Reproduce the full market report on SSPG and Ocado Group below, word for word.

◆ **Document excerpt**
◆ ◆ ◆ ◆ ◆

The Company is beginning to witness an early sign of recovery and plans to open the outlets as travel demand picks up. However, the recovery in the UK continues to be slow, and hence, the Company is considering options to reorganise the business. The company was expecting that the proposed introduction of air bridges and the start of the summer holiday season might lead to a limited return of short-haul air travel. The Company’s focus is to resume operations gradually by keeping the cost bases lower and invest in long-term opportunities.
The Group has substantial liquidity to navigate through the uncertain short-term phase to deliver growth in the medium to long term as soon as passenger demand recovers. The current trading of the company stands at around 24 per cent of the pre-pandemic levels with limited improvement in traffic in a number of regions.
Comparative share price chart of SSPG with FTSE 250 (MidCap) index
(Source: Refinitiv, Thomson Reuters)
SSPG shares have fallen over by nearly 70 per cent on a YTD basis. The shares have performed poorly in comparison to the benchmark index. While writing on 24 September 2020 at GMT 2:21 PM+1 GMT, SSPG shares traded at GBX 195.60, down by 3.65 per cent from previous day closing price.
Ocado Group could end up axing 200 jobs to save costs
Despite being profitable during the unprecedented crisis, the online grocer, Ocado Group Plc (LON: OCDO), might make 200 of its workers redundant at the Hatfield call centre facility. This move by the company is considered to be a cost-cutting measure as it looks forward to relocating the call centre roles at Sunderland. However, the company said that the Hatfield workers would be offered support roles in Sunderland.

◆ ◆ ◆ ◆ ◆

◆ **Information supplied**
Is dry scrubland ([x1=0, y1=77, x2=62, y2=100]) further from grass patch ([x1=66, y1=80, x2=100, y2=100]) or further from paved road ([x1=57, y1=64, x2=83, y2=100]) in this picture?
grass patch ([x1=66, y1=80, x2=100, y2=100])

◆ ◆ ◆ ◆ ◆

◆ **Response below**
The Company is beginning to witness an early sign of recovery and plans to open the outlets as travel demand picks up. However, the recovery in the UK continues to be slow, and hence, the Company is considering options to reorganise the business. The company was expecting that the proposed introduction of air bridges and the start of the summer holiday season might lead to a limited return of short-haul air travel. The Company’s focus is to resume operations gradually by keeping the cost bases lower and invest in long-term opportunities.
The Group has substantial liquidity to navigate through the uncertain short-term phase to deliver growth in the medium to long term as soon as passenger demand recovers. The current trading of the company stands at around 24 per cent of the pre-pandemic levels with limited improvement in traffic in a number of regions.
Comparative share price chart of SSPG with FTSE 250 (MidCap) index
(Source: Refinitiv, Thomson Reuters)
SSPG shares have fallen over by nearly 70 per cent on a YTD basis. The shares have performed poorly in comparison to the benchmark index. While writing on 24 September 2020 at GMT 2:21 PM+1 GMT, SSPG shares traded at GBX 195.60, down by 3.65 per cent from previous day closing price.
Ocado Group could end up axing 200 jobs to save costs
Despite being profitable during the unprecedented crisis, the online grocer, Ocado Group Plc (LON: OCDO), might make 200 of its workers redundant at the Hatfield call centre facility. This move by the company is considered to be a cost-cutting measure as it looks forward to relocating the call centre roles at Sunderland. However, the company said that the Hatfield workers would be offered support roles in Sunderland.